Stolpe in Schleswig-Holstein: Matthias Stührwoldt stellt sich mit seiner Frau und den fünf Kindern den Herausforderungen eines Biomilchviehbetriebs mit etwa 100 überwiegend Schwarzbunten Kühen. Seine zweite große Leidenschaft ist es, in Büchern und auf der Bühne von seinem Leben als Landwirt zu erzählen. Damit bringt er regelmäßig sein Publikum zum Lachen.
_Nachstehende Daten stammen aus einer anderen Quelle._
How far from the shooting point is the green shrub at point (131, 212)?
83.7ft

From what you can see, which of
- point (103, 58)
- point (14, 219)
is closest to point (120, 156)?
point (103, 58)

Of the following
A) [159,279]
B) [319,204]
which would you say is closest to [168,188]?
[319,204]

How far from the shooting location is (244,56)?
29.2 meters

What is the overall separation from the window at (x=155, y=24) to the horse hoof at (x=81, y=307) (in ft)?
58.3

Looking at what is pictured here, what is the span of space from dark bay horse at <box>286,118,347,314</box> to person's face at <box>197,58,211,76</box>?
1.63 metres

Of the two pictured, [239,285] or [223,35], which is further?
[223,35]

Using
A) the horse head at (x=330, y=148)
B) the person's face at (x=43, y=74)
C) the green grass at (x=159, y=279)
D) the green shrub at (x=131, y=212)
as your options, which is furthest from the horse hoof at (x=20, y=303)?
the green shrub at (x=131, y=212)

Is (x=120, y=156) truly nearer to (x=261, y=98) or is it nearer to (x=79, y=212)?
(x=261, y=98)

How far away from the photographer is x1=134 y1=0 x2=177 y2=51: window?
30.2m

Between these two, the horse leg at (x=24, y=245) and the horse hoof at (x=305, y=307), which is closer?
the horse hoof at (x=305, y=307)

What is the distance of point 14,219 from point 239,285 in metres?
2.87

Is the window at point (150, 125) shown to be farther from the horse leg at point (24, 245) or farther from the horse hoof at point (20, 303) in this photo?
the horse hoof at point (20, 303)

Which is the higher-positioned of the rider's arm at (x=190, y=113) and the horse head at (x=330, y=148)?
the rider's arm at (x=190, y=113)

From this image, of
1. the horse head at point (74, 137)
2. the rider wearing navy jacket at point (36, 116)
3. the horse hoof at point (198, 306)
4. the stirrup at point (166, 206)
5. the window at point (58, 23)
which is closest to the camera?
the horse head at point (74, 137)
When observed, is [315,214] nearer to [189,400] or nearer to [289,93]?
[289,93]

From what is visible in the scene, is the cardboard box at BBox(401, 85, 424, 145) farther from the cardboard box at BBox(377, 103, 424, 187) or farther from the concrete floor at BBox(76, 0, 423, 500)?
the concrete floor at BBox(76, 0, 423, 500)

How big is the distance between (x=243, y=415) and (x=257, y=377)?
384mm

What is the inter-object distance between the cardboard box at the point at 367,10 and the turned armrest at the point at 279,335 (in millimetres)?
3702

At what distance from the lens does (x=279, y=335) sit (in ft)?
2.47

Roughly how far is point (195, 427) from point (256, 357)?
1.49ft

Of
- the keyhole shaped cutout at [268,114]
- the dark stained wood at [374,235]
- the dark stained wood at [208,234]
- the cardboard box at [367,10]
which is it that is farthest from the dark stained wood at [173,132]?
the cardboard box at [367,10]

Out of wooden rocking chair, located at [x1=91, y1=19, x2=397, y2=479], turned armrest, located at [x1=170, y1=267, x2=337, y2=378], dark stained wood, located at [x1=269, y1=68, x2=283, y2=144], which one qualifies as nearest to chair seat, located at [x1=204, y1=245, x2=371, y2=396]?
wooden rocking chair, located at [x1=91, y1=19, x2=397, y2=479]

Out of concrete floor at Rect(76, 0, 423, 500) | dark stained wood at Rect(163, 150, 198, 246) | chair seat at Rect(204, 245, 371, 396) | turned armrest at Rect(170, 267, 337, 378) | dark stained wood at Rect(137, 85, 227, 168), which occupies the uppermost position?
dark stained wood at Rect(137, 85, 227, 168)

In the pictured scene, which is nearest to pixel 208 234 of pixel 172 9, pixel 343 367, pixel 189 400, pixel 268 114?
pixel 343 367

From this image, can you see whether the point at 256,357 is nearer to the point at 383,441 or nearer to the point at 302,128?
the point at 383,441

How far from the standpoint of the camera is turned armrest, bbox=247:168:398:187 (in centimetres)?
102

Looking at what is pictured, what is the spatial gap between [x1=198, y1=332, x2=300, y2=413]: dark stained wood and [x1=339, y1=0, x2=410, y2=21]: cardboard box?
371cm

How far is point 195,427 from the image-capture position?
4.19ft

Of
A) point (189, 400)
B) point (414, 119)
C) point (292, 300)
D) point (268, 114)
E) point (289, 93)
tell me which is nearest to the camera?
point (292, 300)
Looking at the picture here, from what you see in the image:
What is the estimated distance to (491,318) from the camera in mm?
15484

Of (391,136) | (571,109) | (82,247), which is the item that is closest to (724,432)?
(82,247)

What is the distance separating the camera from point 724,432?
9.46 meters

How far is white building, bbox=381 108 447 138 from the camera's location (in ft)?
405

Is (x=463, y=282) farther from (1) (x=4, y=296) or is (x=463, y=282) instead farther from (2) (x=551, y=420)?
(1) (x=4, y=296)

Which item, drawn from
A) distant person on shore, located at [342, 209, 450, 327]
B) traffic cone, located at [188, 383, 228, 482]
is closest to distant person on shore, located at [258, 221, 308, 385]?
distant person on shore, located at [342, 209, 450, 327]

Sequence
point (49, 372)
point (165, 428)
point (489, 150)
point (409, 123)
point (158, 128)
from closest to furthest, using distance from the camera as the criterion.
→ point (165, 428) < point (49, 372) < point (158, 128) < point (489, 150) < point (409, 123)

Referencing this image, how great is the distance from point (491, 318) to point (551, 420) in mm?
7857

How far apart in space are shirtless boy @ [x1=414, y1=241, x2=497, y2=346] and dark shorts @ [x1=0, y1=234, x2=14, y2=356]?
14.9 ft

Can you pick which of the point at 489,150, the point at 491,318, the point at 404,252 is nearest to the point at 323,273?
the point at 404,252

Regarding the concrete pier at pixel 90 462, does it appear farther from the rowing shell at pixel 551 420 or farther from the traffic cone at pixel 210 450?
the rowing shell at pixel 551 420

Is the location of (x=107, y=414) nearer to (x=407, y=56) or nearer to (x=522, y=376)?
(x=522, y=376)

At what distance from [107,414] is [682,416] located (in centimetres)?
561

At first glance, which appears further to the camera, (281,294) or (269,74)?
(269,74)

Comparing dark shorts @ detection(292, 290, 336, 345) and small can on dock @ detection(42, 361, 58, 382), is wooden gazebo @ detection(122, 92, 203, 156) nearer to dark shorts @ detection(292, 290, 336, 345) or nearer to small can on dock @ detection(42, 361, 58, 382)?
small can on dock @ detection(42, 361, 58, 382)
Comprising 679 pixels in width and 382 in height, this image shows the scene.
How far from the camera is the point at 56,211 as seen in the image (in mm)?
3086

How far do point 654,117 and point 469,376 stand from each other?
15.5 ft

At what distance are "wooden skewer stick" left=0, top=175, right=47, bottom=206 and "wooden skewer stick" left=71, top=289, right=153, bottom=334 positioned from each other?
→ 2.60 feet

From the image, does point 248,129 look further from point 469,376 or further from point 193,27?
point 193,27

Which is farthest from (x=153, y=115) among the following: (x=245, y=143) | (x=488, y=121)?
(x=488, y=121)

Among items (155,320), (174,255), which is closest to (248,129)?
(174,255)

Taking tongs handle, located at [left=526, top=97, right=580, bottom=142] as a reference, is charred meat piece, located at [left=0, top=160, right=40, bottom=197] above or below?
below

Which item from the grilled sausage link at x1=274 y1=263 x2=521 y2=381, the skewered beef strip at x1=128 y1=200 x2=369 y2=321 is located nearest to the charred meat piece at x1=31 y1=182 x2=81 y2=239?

Uptloh in Niedersachsen: Hof Bröring ist ein Viergenerationenbetrieb im Landkreis Cloppenburg. 400 Sauen und 2.000 Ferkel, dazu rund 55.000 Hähnchen und Ackerbau, gearbeitet wird auf dem konventionellen Hof seit 1845. Sohn Hendrik (30) trägt die Hauptverantwortung für den Sauenstall und die Hähnchenmast. Vater Gerd kümmert sich um die Schweinemast und die Ferkelaufzucht, Mutter Monika ist für den sogenannten Abferkelbereich zuständig. „Ich bin stolz darauf, wie sich unser Hof entwickelt hat. Die Leistungen im Sauenstall sind hoch“, sagt Hendrik. Trotzdem macht ihm das Image seines Berufes auch zu schaffen. „Anscheinend wissen 80 Millionen Deutsche besser, wie ich meine Arbeit zu machen habe“, so der Junglandwirt. Niedrige Fleischpreise, Kastrations- und Schwanzkupierverbot bei Ferkeln stellen den Betrieb derzeit vor große Herausforderungen.
Insel Öhe in Mecklenburg-Vorpommern: Mathias Schilling ist Rinderbauer auf der idyllischen Privatinsel. Wie viele Landwirte muss er auf mehrere Standbeine setzen. Von der Haltung seiner 200 Rinder der Rassen Blonde d`Aquitaine und Limousin allein, kann der Landwirt seinen Betrieb nicht halten. Also pendelt er zwischen Weide, dem eigenen Restaurant und den Gästen seiner Ferienwohnungen in Schaprode.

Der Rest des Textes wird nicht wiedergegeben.